ENTRIES PROVIDED:
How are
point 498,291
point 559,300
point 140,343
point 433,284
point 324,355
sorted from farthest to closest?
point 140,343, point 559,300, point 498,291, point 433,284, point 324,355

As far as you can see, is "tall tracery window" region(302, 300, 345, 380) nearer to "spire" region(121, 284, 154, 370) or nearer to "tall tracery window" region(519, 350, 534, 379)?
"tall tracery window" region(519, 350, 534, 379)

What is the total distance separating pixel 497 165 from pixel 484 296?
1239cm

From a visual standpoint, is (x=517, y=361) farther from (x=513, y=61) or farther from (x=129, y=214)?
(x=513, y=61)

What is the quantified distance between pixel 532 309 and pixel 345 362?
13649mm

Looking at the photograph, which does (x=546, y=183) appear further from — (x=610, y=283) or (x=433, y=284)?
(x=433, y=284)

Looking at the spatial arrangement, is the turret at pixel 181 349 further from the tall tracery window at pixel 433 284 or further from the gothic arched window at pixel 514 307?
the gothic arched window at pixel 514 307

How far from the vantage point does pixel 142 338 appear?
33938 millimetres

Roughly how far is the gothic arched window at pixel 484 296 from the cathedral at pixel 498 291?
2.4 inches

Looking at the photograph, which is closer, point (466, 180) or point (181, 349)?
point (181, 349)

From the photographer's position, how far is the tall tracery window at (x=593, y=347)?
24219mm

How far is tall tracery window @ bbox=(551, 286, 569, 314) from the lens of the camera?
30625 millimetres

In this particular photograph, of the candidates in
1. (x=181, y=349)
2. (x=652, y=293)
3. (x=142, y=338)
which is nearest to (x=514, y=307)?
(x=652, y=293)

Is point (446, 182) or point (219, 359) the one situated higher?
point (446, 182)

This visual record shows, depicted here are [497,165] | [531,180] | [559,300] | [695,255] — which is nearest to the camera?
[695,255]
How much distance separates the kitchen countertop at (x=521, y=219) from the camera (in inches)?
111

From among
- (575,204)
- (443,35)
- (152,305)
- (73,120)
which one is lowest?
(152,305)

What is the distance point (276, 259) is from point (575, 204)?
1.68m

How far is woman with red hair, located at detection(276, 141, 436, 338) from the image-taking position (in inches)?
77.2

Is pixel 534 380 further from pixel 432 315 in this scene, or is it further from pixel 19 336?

SET EXERCISE: Reproduce every one of the records above verbatim.

RESULT:
How are
point 498,291
point 559,300
point 140,343
point 433,284
point 324,355
sorted from farthest to closest?
point 140,343, point 559,300, point 498,291, point 433,284, point 324,355

As far as you can see, is "tall tracery window" region(302, 300, 345, 380) nearer to "spire" region(121, 284, 154, 370) or nearer to "tall tracery window" region(519, 350, 534, 379)?
"tall tracery window" region(519, 350, 534, 379)

What is the total distance separating pixel 497 165 from pixel 484 296?
1239cm

From a visual standpoint, is (x=517, y=361) farther from (x=513, y=61) or farther from (x=129, y=214)?
(x=513, y=61)

What is the quantified distance between pixel 532 309 and pixel 345 362?
13649mm

Looking at the photograph, which does (x=546, y=183) appear further from — (x=610, y=283) or (x=433, y=284)?
(x=433, y=284)

Looking at the spatial arrangement, is the turret at pixel 181 349 further from the tall tracery window at pixel 433 284 or further from the gothic arched window at pixel 514 307?
the gothic arched window at pixel 514 307

How far from the vantage point does pixel 142 338 appear?
33938 millimetres

Roughly how far is the gothic arched window at pixel 484 296 from the cathedral at pixel 498 291?
2.4 inches

Looking at the photograph, which is closer, point (466, 180) or point (181, 349)?
point (181, 349)

From the photographer's position, how far is the tall tracery window at (x=593, y=347)?
24219mm

How far is tall tracery window @ bbox=(551, 286, 569, 314) from the lens of the camera?
30625 millimetres

In this particular photograph, of the candidates in
1. (x=181, y=349)
2. (x=652, y=293)
3. (x=142, y=338)
which is nearest to (x=514, y=307)?
(x=652, y=293)

Is point (446, 182) or point (219, 359) the one situated higher?
point (446, 182)

This visual record shows, depicted here are [497,165] | [531,180] | [559,300] | [695,255] — which is nearest to the camera?
[695,255]
How much distance separates the kitchen countertop at (x=521, y=219) from the camera (in inches)?
111

From among
- (575,204)
- (443,35)
- (152,305)
- (73,120)
which one is lowest?
(152,305)

What is the distance point (276, 259) is from point (575, 204)?
1.68m

How far is woman with red hair, located at detection(276, 141, 436, 338) from the image-taking position (in inches)?
77.2

Is pixel 534 380 further from pixel 432 315 in this scene, or is it further from pixel 19 336?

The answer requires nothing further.